● The problem
Repeat the records below exactly, leaving out any pictures.

↓

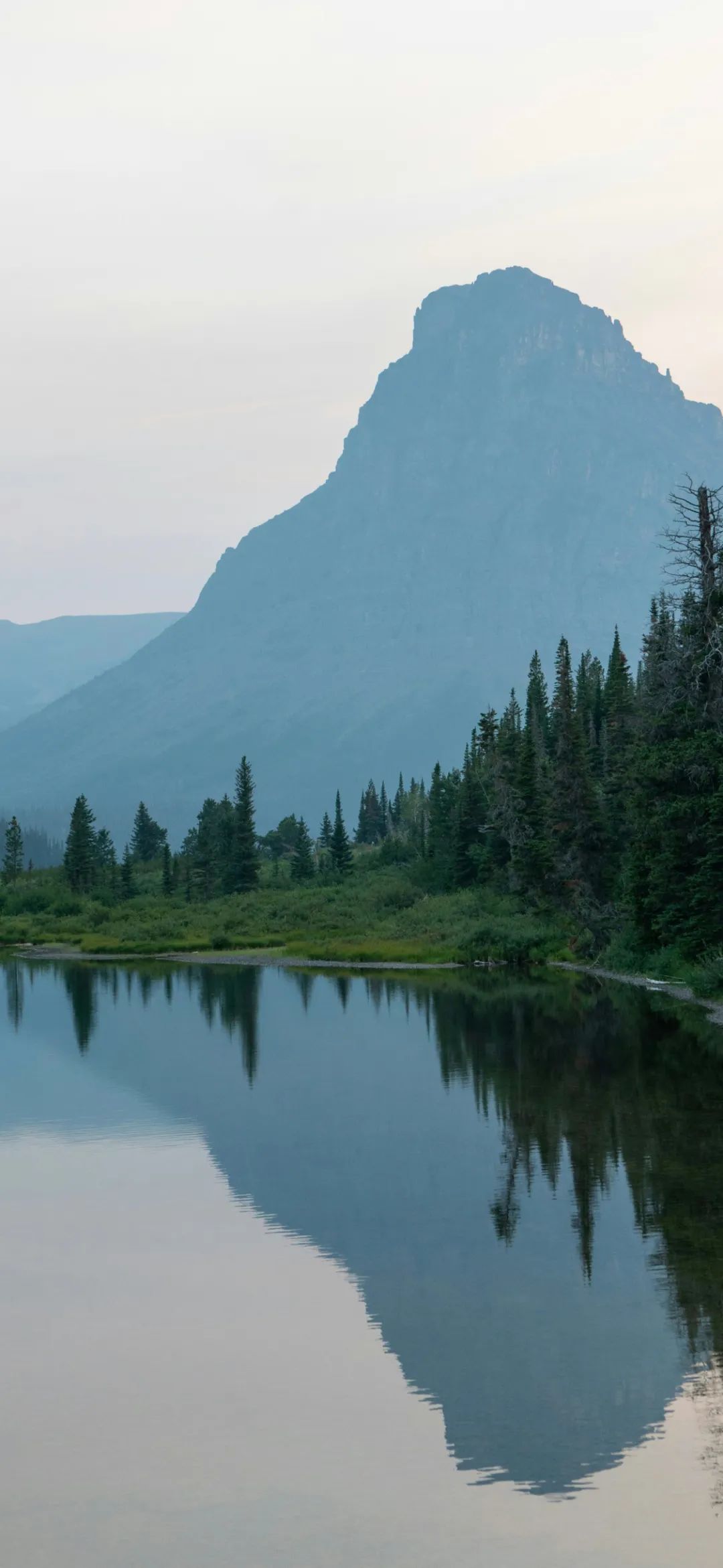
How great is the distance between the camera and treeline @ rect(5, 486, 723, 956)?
51312mm

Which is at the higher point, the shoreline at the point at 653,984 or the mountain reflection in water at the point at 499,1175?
the shoreline at the point at 653,984

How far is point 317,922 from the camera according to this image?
99562 mm

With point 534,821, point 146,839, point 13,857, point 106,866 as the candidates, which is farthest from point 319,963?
point 146,839

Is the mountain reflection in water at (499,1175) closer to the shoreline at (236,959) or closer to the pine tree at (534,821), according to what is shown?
the shoreline at (236,959)

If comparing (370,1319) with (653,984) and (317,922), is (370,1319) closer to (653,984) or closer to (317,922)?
(653,984)

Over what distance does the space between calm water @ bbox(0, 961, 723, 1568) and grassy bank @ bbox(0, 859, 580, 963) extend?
39618mm

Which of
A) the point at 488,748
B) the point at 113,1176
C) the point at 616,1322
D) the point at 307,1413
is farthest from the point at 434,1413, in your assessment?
the point at 488,748

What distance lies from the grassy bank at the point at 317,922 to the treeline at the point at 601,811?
8.50 ft

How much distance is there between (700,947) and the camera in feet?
170

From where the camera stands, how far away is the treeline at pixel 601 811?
5131 cm

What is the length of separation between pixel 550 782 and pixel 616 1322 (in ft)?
210

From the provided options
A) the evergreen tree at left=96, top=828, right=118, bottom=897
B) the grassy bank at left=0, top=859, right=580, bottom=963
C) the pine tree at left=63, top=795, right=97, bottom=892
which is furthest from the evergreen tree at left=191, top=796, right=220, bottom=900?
the pine tree at left=63, top=795, right=97, bottom=892

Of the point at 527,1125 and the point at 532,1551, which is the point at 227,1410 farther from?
the point at 527,1125

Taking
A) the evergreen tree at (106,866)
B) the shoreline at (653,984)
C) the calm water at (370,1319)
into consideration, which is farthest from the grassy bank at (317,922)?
the calm water at (370,1319)
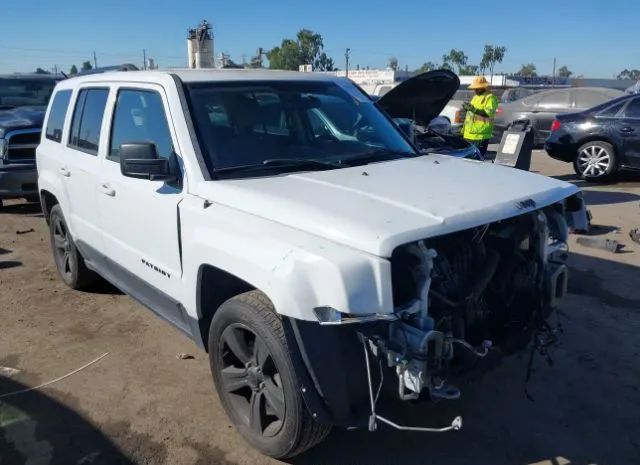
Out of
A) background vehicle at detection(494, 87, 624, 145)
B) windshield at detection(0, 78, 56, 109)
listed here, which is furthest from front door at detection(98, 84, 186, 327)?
background vehicle at detection(494, 87, 624, 145)

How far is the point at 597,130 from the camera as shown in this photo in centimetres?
1091

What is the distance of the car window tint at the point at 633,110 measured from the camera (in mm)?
10750

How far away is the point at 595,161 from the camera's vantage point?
1094 centimetres

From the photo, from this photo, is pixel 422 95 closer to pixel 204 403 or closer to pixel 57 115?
pixel 57 115

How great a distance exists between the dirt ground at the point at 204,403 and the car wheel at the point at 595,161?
6103 millimetres

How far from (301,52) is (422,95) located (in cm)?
7555

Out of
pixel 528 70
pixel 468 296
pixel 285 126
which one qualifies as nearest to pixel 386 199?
pixel 468 296

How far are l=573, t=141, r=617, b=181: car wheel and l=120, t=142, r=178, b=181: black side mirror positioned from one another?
9.60 metres

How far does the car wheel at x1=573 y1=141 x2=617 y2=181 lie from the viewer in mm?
10805

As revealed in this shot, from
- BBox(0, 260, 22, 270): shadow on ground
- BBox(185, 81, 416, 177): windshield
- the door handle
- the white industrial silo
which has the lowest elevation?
BBox(0, 260, 22, 270): shadow on ground

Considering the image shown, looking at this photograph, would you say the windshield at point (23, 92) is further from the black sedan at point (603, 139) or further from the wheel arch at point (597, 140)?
the wheel arch at point (597, 140)

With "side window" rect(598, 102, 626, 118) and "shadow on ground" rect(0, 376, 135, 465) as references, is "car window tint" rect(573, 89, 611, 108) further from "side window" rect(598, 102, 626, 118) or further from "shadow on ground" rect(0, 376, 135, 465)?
"shadow on ground" rect(0, 376, 135, 465)

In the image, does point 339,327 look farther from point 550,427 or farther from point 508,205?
point 550,427

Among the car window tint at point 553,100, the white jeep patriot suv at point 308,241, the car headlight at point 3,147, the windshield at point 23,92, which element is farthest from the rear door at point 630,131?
the windshield at point 23,92
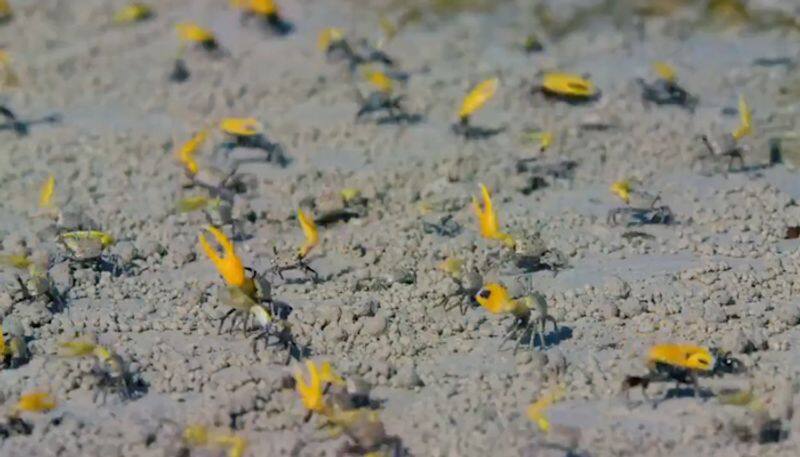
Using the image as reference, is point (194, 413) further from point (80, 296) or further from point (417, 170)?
point (417, 170)

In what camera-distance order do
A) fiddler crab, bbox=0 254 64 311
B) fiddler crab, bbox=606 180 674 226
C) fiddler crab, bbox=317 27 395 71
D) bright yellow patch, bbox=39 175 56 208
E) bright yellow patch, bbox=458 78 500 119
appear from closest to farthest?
fiddler crab, bbox=0 254 64 311 < fiddler crab, bbox=606 180 674 226 < bright yellow patch, bbox=39 175 56 208 < bright yellow patch, bbox=458 78 500 119 < fiddler crab, bbox=317 27 395 71

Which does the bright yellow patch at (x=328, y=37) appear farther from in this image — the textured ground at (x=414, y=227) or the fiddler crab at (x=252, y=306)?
the fiddler crab at (x=252, y=306)

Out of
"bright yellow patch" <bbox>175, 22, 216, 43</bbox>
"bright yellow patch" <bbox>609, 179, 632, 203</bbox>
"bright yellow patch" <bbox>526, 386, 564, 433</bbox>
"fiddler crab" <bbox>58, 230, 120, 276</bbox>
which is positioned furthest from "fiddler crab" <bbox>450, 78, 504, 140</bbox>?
"bright yellow patch" <bbox>526, 386, 564, 433</bbox>

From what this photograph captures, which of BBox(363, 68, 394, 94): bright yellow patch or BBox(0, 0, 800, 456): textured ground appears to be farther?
BBox(363, 68, 394, 94): bright yellow patch

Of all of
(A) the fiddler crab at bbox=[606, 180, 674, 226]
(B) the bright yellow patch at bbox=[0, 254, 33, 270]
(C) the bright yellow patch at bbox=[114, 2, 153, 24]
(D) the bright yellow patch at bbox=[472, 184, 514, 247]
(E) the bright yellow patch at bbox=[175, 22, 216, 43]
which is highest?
(C) the bright yellow patch at bbox=[114, 2, 153, 24]

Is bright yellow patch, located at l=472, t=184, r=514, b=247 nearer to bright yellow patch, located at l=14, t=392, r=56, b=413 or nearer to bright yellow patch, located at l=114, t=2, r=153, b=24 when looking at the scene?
bright yellow patch, located at l=14, t=392, r=56, b=413

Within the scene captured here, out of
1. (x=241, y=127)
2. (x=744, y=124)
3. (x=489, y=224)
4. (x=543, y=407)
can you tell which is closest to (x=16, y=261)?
(x=241, y=127)

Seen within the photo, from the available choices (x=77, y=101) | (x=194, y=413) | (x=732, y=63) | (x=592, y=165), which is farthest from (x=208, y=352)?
(x=732, y=63)
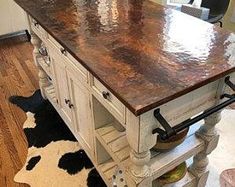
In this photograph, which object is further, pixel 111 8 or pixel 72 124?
pixel 72 124

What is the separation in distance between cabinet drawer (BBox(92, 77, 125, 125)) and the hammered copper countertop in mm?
102

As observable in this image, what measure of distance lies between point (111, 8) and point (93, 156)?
3.01ft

↑

● Answer to this exercise
How great is the distance between the camera and treeline @ rect(5, 486, 723, 956)?
51312mm

Which is at the higher point, the shoreline at the point at 653,984 or the mountain reflection in water at the point at 499,1175?
the shoreline at the point at 653,984

How far is point 317,922 from the camera according to this image?
99562 mm

With point 534,821, point 146,839, point 13,857, point 106,866 as the candidates, which is farthest from point 319,963?
point 146,839

Is the mountain reflection in water at (499,1175) closer to the shoreline at (236,959) or closer to the pine tree at (534,821), according to what is shown?
the shoreline at (236,959)

If comparing (370,1319) with (653,984) and (317,922), is (370,1319) closer to (653,984) or closer to (317,922)?
(653,984)

Over what distance does the space between calm water @ bbox(0, 961, 723, 1568) and grassy bank @ bbox(0, 859, 580, 963) extend?
39618mm

Which of
A) the point at 488,748
B) the point at 113,1176
C) the point at 616,1322
D) the point at 307,1413
is farthest from the point at 434,1413, in your assessment?
the point at 488,748

What distance lies from the grassy bank at the point at 317,922 to the treeline at the point at 601,811?
8.50 ft

How much distance is there between (700,947) and the camera in feet?
170

From where the camera stands, how far away is the treeline at pixel 601 811?
5131 cm

What is the length of separation between pixel 550 782 and pixel 616 1322 (in ft)?
210

From the provided options
A) the evergreen tree at left=96, top=828, right=118, bottom=897
B) the grassy bank at left=0, top=859, right=580, bottom=963
C) the pine tree at left=63, top=795, right=97, bottom=892
which is furthest from the evergreen tree at left=191, top=796, right=220, bottom=900?
the pine tree at left=63, top=795, right=97, bottom=892

Of the point at 527,1125 and the point at 532,1551, which is the point at 227,1410 farther from?
the point at 527,1125

Taking
A) the evergreen tree at (106,866)
B) the shoreline at (653,984)
C) the calm water at (370,1319)
into consideration, which is farthest from the grassy bank at (317,922)?
the calm water at (370,1319)
Out of
A) background vehicle at detection(494, 87, 624, 145)
B) windshield at detection(0, 78, 56, 109)
listed here, which is furthest from front door at detection(98, 84, 186, 327)?
background vehicle at detection(494, 87, 624, 145)

How far is the point at 597,130 from the camera as shown in this photo in centimetres?
1091

What is the distance of the car window tint at the point at 633,110 measured from the camera (in mm)?
10750

How far away is the point at 595,161 from the camera's vantage point?
1094 centimetres

From the photo, from this photo, is pixel 422 95 closer to pixel 204 403 or closer to pixel 57 115?
pixel 57 115

How great a distance exists between the dirt ground at the point at 204,403 and the car wheel at the point at 595,161?
6103 millimetres

How far from (301,52) is (422,95) located (in cm)?
7555

Out of
pixel 528 70
pixel 468 296
pixel 285 126
which one qualifies as nearest to pixel 386 199?
pixel 468 296

How far are l=573, t=141, r=617, b=181: car wheel and l=120, t=142, r=178, b=181: black side mirror positioned from one another?
9.60 metres

How far does the car wheel at x1=573 y1=141 x2=617 y2=181 lie from the viewer in mm?
10805

As revealed in this shot, from
- BBox(0, 260, 22, 270): shadow on ground
- BBox(185, 81, 416, 177): windshield
- the door handle
- the white industrial silo
which has the lowest elevation?
BBox(0, 260, 22, 270): shadow on ground

Considering the image shown, looking at this photograph, would you say the windshield at point (23, 92) is further from the black sedan at point (603, 139) or further from the wheel arch at point (597, 140)?
the wheel arch at point (597, 140)

With "side window" rect(598, 102, 626, 118) and "shadow on ground" rect(0, 376, 135, 465) as references, is "car window tint" rect(573, 89, 611, 108) further from "side window" rect(598, 102, 626, 118) or further from "shadow on ground" rect(0, 376, 135, 465)?
"shadow on ground" rect(0, 376, 135, 465)

In the image, does point 339,327 look farther from point 550,427 or farther from point 508,205?
point 550,427

Among the car window tint at point 553,100, the white jeep patriot suv at point 308,241, the car headlight at point 3,147, the windshield at point 23,92, which element is farthest from the rear door at point 630,131?
the windshield at point 23,92
Using the image as reference, is point (194, 413) further from point (80, 296) or further from point (417, 170)?
point (417, 170)

In what camera-distance order do
A) fiddler crab, bbox=0 254 64 311
B) fiddler crab, bbox=606 180 674 226
C) fiddler crab, bbox=317 27 395 71
D) bright yellow patch, bbox=39 175 56 208
E) bright yellow patch, bbox=458 78 500 119
appear from closest to farthest?
fiddler crab, bbox=0 254 64 311 < fiddler crab, bbox=606 180 674 226 < bright yellow patch, bbox=39 175 56 208 < bright yellow patch, bbox=458 78 500 119 < fiddler crab, bbox=317 27 395 71

Which does the bright yellow patch at (x=328, y=37) appear farther from in this image — the textured ground at (x=414, y=227) or the fiddler crab at (x=252, y=306)?
the fiddler crab at (x=252, y=306)

Out of
"bright yellow patch" <bbox>175, 22, 216, 43</bbox>
"bright yellow patch" <bbox>609, 179, 632, 203</bbox>
"bright yellow patch" <bbox>526, 386, 564, 433</bbox>
"fiddler crab" <bbox>58, 230, 120, 276</bbox>
which is positioned furthest from "fiddler crab" <bbox>450, 78, 504, 140</bbox>?
"bright yellow patch" <bbox>526, 386, 564, 433</bbox>

From what this photograph captures, which of BBox(363, 68, 394, 94): bright yellow patch or BBox(0, 0, 800, 456): textured ground appears to be farther?
BBox(363, 68, 394, 94): bright yellow patch

Of all of
(A) the fiddler crab at bbox=[606, 180, 674, 226]
(B) the bright yellow patch at bbox=[0, 254, 33, 270]
(C) the bright yellow patch at bbox=[114, 2, 153, 24]
(D) the bright yellow patch at bbox=[472, 184, 514, 247]
(E) the bright yellow patch at bbox=[175, 22, 216, 43]
which is highest?
(C) the bright yellow patch at bbox=[114, 2, 153, 24]

Is bright yellow patch, located at l=472, t=184, r=514, b=247 nearer to bright yellow patch, located at l=14, t=392, r=56, b=413 or nearer to bright yellow patch, located at l=114, t=2, r=153, b=24 when looking at the scene?
bright yellow patch, located at l=14, t=392, r=56, b=413

Within the scene captured here, out of
1. (x=241, y=127)
2. (x=744, y=124)
3. (x=489, y=224)
4. (x=543, y=407)
can you tell which is closest to (x=16, y=261)?
(x=241, y=127)

Seen within the photo, from the available choices (x=77, y=101) | (x=194, y=413) | (x=732, y=63) | (x=592, y=165), which is farthest from (x=208, y=352)?
(x=732, y=63)
In this photograph, which object is further, pixel 111 8 or pixel 72 124?
pixel 72 124

What is the separation in distance between cabinet drawer (BBox(92, 77, 125, 125)) and the hammered copper countertop in mm?
102

As observable in this image, what measure of distance lies between point (111, 8) and point (93, 156)?
3.01ft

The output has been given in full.